Open Thoughts

July 2014 archive

Open Machine Learning Workshop

July 28, 2014

Just in case there are people who follow this blog but not John Langford's, there is going to be an open machine learning workshop on 22 August 2014 in MSR, New York, organised by Alekh Agarwal, Alina Beygelzimer, and John Langford.

As it says on John's blog: If you are interested, please email msrnycrsvp at and say “I want to come” so we can get a count of attendees for refreshments.

Machine Learning Distro

July 22, 2014

What would you include a linux distribution to customise it for machine learning researchers and developers? Which are the tools that would cover the needs of 90% of PhD students who aim to do a PhD related to machine learning? How would you customise a mainstream linux distribution to (by default) include packages that would allow the user to quickly be able to do machine learning on their laptop?

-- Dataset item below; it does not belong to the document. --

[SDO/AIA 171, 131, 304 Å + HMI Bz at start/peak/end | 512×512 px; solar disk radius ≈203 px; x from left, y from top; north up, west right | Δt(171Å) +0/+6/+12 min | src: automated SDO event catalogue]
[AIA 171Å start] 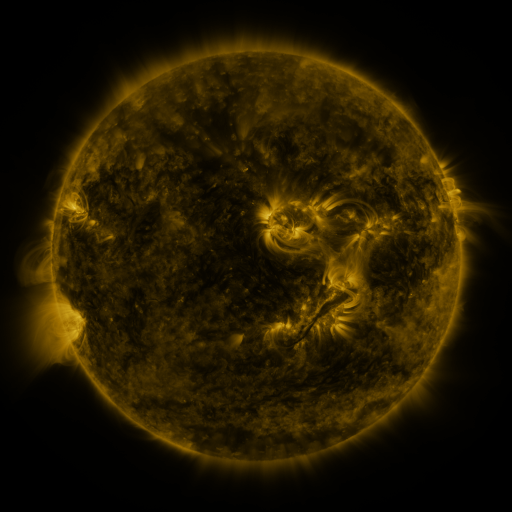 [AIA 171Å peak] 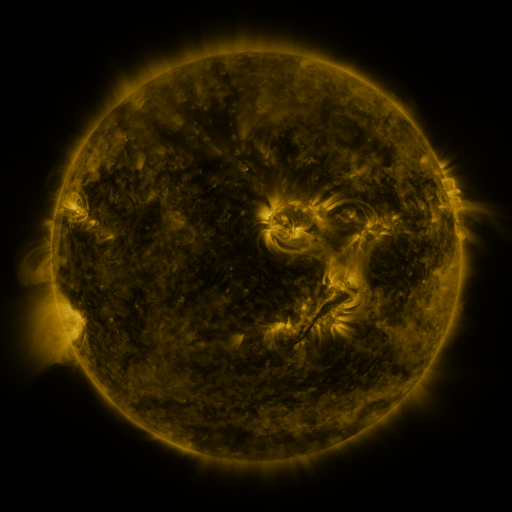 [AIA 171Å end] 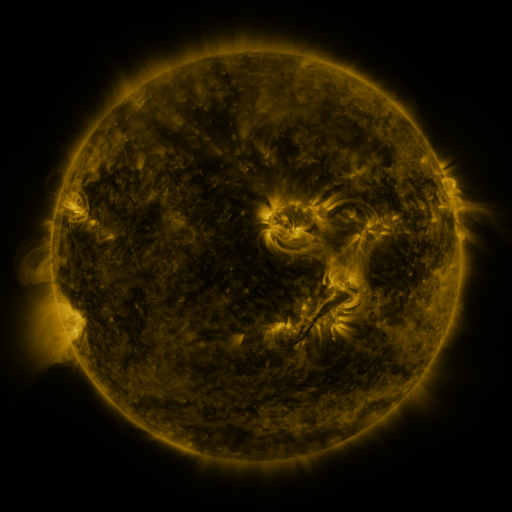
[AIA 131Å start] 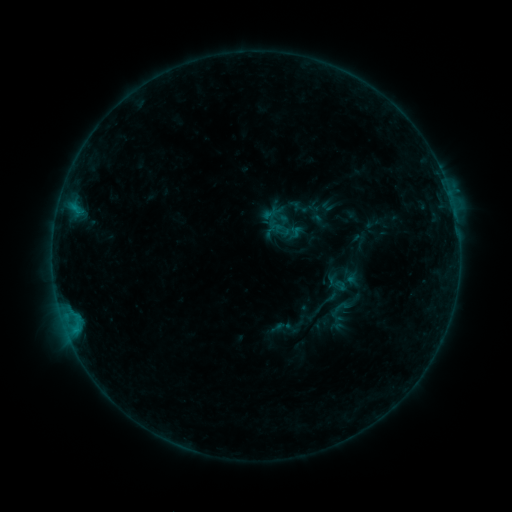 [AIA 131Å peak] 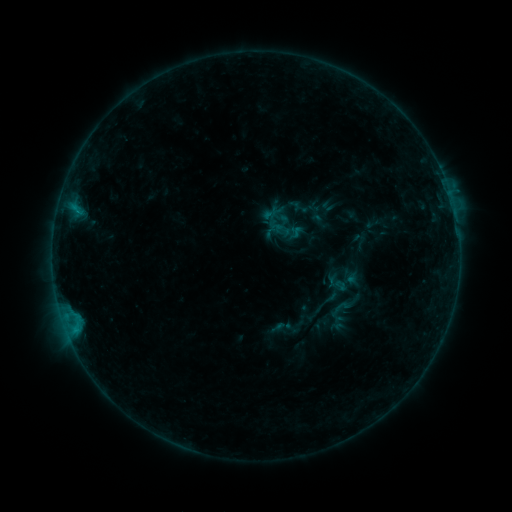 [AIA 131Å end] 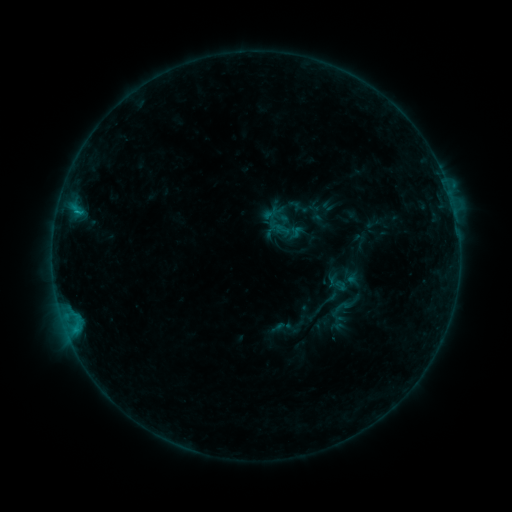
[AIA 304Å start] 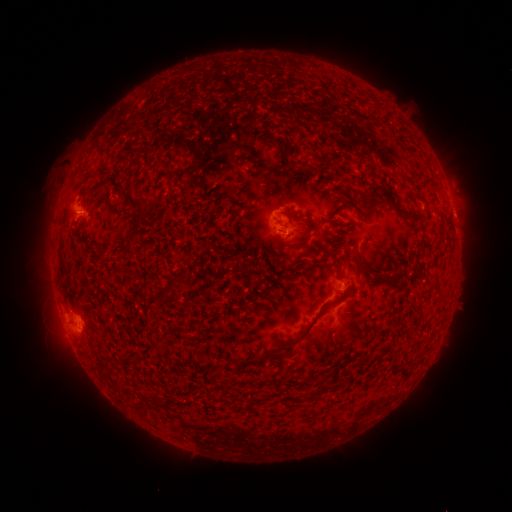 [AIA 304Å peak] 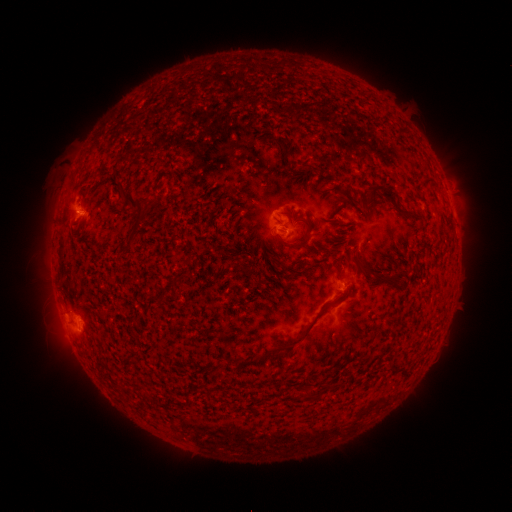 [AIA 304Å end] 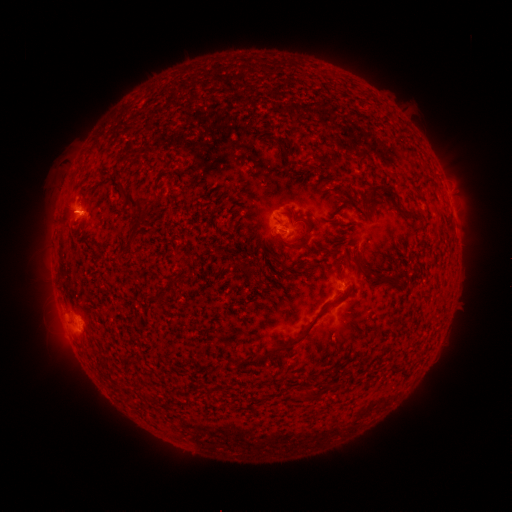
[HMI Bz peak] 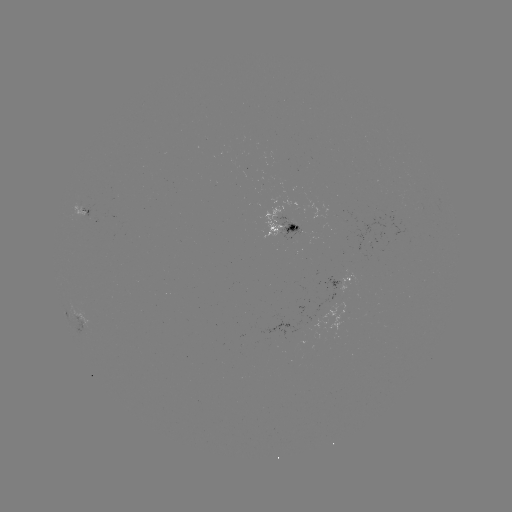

There are several communities which have their own custom distribution:

  • Scientific Linux which is based on Red Hat Enterprise Linux is focused making it easy for system administrators of larger organisations. The two big users are FermiLab and CERN who each have their own custom "spin". Because of its experimental physics roots, it does not have a large collection of pre-installed scientific software, but makes it easy for users to install their own.
  • Bio-Linux is at the other end of the spectrum. Based on Ubuntu, it aims to provide a easy to use bioinformatics workstation by including more than 500 bioinformatics programs, including graphical menus to them and sample data for testing them. It is targeted at the end user, with simple instructions for running it Live from DVD or USB, to install it, and to dual boot it.
  • Fedora Scientific is the latest entrant, providing a nice list of numerical tools, visualisation packages and also LaTeX packages. Its documentation lists packages for C, C++, Octave, Python, R and Java. Version control is also not forgotten. A recent summary of Fedora Scientific was written as part of Open Source Week.

It would seem that Fedora Scientific would satisfy the majority of machine learning researchers, since it provides packages for most things already. Some additional tools that may be useful include:

  • tools for managing experiments and collecting results, to make our papers replicable
  • GPU packages for CUDA and OpenCL
  • Something for managing papers for reading, similar to Mendeley
  • Something for keeping track of ideas and to do lists, similar to Evernote

There's definitely tons of stuff that I've forgotten!

Perhaps a good way to start is to have the list of package names useful for the machine learning researcher in some popular package managers such as yum, apt-get, dpkg. Please post your favourite packages in the comments.